Laszlo Galla

This is me, Laszlo Gunst, as a seven-year-old in 1924. I don't know what occasion this picture was taken for. It was taken in Szentes. It was a bit of a special occasion to go to the photographer's. A few people in our family already had a camera then, so it wasn't a world-shaking event. I've got a sailor suit on, and that was elegant in those days. I really hated that I had to grow my hair so long, because they teased me for it: long hair, short of brains. This was my mother's mania, but I later realized, that I somehow look like my little older sister, who died before I was born, and my mother probably saw some kind of replacement for her in me. I should have been a girl. I can’t think of any other reason, because the other boys didn't have hair like that.

I didn't go to nursery school, I was raised at home. There was a Jewish elementary school in Szentes, I went there for four years. The elementary school was four grades, and all four grades were taught in one room, there were so few children, there were about 30 students all together. The curriculum was the same as in the other schools. I know this because we could take part in city study competitions, and the good pupils of the Jewish school always did well.

We lived with my grandparents. The house was in the same building as the shop, a corner building. The shop and the warehouses were in the corner part of it, and the five-bedroom apartment was on the Petofi Street side.
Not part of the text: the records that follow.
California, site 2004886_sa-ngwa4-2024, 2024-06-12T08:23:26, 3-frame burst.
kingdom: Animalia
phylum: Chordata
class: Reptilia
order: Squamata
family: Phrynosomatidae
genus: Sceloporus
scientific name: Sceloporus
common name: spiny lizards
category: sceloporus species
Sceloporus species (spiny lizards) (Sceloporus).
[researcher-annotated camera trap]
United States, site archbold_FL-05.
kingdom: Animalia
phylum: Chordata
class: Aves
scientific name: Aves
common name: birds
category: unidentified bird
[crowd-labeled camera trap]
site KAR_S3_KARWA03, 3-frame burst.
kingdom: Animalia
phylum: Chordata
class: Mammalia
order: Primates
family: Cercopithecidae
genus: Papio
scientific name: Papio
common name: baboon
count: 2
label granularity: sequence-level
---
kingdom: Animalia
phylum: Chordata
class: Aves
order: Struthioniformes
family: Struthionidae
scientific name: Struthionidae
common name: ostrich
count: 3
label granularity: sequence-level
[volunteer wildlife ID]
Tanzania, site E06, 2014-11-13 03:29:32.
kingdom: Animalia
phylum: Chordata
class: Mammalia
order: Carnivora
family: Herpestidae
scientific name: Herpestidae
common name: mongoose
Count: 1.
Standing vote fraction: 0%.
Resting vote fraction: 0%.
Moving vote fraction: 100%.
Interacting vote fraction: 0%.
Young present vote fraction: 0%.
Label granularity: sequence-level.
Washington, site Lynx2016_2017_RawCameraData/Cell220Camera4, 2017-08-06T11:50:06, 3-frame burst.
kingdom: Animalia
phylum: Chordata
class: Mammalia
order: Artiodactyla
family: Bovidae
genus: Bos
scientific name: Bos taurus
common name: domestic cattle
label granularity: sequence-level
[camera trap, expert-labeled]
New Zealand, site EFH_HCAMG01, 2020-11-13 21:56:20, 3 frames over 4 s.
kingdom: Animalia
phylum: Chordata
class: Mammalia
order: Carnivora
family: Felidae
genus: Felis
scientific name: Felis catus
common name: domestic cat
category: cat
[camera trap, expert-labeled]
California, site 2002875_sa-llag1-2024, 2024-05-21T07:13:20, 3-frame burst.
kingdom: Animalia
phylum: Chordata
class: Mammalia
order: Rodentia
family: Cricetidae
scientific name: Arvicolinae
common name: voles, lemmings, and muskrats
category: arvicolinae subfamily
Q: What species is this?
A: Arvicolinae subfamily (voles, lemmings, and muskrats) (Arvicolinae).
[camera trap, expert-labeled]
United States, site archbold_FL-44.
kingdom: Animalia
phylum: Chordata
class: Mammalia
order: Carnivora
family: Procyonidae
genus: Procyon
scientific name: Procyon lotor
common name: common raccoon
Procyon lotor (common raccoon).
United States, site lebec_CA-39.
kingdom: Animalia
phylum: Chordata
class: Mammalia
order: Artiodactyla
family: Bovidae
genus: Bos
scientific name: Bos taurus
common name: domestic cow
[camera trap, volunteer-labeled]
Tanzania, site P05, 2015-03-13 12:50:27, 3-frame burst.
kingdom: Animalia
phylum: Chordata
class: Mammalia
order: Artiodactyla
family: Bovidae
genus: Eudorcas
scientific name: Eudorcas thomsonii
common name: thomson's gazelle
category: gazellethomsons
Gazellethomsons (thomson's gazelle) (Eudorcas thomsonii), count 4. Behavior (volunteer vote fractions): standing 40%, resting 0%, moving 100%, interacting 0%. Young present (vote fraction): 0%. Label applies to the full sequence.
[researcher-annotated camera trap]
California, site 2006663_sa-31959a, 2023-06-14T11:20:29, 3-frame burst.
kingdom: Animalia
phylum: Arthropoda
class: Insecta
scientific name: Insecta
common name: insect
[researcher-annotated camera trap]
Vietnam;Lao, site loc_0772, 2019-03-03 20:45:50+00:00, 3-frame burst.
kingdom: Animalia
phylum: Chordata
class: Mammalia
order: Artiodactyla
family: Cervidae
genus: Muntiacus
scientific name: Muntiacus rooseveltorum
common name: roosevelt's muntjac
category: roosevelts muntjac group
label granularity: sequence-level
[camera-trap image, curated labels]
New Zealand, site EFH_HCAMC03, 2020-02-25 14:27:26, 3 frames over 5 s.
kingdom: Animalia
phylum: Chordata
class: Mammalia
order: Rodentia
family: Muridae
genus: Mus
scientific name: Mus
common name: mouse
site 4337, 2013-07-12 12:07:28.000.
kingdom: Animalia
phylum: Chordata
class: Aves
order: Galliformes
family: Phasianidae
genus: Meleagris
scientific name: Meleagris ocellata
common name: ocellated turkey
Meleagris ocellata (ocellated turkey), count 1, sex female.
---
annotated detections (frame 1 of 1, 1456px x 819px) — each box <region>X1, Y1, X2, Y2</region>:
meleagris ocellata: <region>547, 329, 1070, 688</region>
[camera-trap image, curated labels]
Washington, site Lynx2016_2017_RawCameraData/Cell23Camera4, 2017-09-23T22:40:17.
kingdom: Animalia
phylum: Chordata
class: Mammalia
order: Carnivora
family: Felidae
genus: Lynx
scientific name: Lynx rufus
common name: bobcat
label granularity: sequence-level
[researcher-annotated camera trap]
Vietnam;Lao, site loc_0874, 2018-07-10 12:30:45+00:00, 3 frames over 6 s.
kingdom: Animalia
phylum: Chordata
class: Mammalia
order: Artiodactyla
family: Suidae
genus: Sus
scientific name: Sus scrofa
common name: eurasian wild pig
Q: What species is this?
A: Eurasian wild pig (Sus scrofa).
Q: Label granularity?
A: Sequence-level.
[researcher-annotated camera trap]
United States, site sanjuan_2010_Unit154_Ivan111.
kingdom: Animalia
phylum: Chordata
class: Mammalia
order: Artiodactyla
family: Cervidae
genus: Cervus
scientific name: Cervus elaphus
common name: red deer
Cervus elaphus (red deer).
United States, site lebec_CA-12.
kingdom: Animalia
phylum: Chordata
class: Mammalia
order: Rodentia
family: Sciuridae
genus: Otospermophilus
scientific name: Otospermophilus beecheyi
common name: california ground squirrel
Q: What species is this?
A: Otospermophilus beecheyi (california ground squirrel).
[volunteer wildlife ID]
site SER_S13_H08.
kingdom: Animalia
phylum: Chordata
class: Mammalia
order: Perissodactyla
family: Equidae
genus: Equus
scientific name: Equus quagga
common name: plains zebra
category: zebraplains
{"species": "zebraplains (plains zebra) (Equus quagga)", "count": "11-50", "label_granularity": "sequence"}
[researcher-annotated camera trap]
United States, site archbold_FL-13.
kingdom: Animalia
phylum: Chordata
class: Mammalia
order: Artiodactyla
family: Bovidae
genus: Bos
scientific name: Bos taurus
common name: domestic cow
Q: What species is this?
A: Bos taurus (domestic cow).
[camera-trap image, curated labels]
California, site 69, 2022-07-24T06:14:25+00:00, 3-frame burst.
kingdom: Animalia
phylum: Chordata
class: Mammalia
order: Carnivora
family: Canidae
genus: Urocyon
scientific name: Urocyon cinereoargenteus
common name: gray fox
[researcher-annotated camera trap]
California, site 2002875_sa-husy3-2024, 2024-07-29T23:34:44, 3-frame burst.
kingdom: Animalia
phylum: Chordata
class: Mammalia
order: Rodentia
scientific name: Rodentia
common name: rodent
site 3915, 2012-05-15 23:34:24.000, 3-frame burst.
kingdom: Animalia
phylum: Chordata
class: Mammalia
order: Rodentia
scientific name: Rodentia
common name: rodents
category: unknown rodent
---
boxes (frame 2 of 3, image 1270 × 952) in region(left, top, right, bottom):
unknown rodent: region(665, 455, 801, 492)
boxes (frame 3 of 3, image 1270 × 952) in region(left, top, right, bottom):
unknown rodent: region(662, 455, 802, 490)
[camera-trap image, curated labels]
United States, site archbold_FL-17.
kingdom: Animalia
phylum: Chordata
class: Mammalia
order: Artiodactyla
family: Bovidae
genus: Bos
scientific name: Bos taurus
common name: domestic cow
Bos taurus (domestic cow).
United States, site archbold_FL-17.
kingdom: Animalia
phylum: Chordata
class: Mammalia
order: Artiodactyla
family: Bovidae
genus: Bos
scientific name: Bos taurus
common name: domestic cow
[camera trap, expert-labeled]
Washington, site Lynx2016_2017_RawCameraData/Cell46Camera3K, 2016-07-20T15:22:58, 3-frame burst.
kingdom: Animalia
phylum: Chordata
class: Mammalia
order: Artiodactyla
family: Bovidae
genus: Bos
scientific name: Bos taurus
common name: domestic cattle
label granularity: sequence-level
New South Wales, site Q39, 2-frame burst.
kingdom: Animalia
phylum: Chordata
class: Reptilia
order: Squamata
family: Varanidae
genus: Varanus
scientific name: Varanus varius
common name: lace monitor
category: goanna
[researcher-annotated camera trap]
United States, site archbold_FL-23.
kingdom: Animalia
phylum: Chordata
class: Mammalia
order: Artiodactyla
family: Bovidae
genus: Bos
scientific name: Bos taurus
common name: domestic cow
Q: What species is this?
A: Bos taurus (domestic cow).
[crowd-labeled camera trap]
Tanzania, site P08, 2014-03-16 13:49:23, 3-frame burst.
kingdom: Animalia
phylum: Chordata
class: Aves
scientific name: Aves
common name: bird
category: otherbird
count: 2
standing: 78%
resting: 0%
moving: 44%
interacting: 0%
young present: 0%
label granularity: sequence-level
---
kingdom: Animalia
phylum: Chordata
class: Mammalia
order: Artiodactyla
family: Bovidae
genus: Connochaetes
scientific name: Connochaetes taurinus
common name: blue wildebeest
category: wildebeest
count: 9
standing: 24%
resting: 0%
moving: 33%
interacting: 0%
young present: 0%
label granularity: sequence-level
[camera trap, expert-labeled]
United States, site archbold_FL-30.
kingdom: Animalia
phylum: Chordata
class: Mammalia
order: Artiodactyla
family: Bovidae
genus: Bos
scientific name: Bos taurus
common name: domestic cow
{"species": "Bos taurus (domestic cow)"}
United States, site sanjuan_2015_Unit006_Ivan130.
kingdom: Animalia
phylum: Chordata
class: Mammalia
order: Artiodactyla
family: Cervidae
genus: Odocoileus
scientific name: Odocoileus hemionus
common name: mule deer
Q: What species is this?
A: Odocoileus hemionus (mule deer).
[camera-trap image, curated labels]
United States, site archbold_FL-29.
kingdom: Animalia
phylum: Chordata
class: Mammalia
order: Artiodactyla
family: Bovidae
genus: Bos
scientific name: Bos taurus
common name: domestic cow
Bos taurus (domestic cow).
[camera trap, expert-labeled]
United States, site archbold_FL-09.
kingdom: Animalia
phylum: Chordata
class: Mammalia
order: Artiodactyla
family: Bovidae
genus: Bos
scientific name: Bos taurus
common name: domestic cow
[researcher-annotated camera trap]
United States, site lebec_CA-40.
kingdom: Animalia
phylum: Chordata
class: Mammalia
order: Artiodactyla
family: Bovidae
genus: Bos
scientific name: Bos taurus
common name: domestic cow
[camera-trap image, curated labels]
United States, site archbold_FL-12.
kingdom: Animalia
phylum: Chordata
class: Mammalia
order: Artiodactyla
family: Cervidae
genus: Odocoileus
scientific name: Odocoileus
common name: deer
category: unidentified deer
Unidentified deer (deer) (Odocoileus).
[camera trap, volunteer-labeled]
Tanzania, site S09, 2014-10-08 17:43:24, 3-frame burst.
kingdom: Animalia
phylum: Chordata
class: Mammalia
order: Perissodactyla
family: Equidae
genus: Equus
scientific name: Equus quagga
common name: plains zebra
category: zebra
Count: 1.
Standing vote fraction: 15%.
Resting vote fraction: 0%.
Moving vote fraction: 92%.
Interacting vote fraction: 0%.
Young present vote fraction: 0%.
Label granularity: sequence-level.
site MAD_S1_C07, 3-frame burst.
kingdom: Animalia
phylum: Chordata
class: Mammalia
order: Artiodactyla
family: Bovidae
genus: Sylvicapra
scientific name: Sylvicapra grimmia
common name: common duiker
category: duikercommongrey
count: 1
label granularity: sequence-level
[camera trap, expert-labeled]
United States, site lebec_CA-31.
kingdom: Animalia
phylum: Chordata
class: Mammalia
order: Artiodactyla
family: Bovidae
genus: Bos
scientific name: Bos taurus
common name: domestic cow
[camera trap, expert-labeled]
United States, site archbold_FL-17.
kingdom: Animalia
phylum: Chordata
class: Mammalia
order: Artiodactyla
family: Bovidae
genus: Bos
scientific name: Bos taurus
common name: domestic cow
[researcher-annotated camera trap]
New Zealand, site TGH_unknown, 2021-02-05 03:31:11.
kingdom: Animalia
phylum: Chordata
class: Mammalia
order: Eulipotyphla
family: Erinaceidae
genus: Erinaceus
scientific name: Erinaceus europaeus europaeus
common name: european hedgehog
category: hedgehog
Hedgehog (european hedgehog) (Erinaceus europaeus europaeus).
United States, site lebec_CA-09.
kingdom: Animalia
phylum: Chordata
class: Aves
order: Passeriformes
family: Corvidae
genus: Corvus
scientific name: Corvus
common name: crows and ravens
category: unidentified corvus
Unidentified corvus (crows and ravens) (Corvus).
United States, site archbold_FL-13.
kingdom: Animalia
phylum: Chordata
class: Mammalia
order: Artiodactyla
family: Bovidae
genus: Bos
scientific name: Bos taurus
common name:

My grandparents brought up one of my cousins, my Aunt Regina's youngest child, and one of the five rooms was his, my parents had three rooms and my grandparents had a huge room right beside the shop. We lived like the bourgeois, I would say. We had nice furniture and paintings on the wall. The paintings and the furniture all disappeared in 1944. I remember that we had paintings by Jozsef Koszta. I got my own room when Gyuri left home at the age of 19-20. He eventually became a doctor, and because of the numerus clausus he was only able to finish his training in Italy. Until that time I didn't have my own room, I slept in one room with my parents.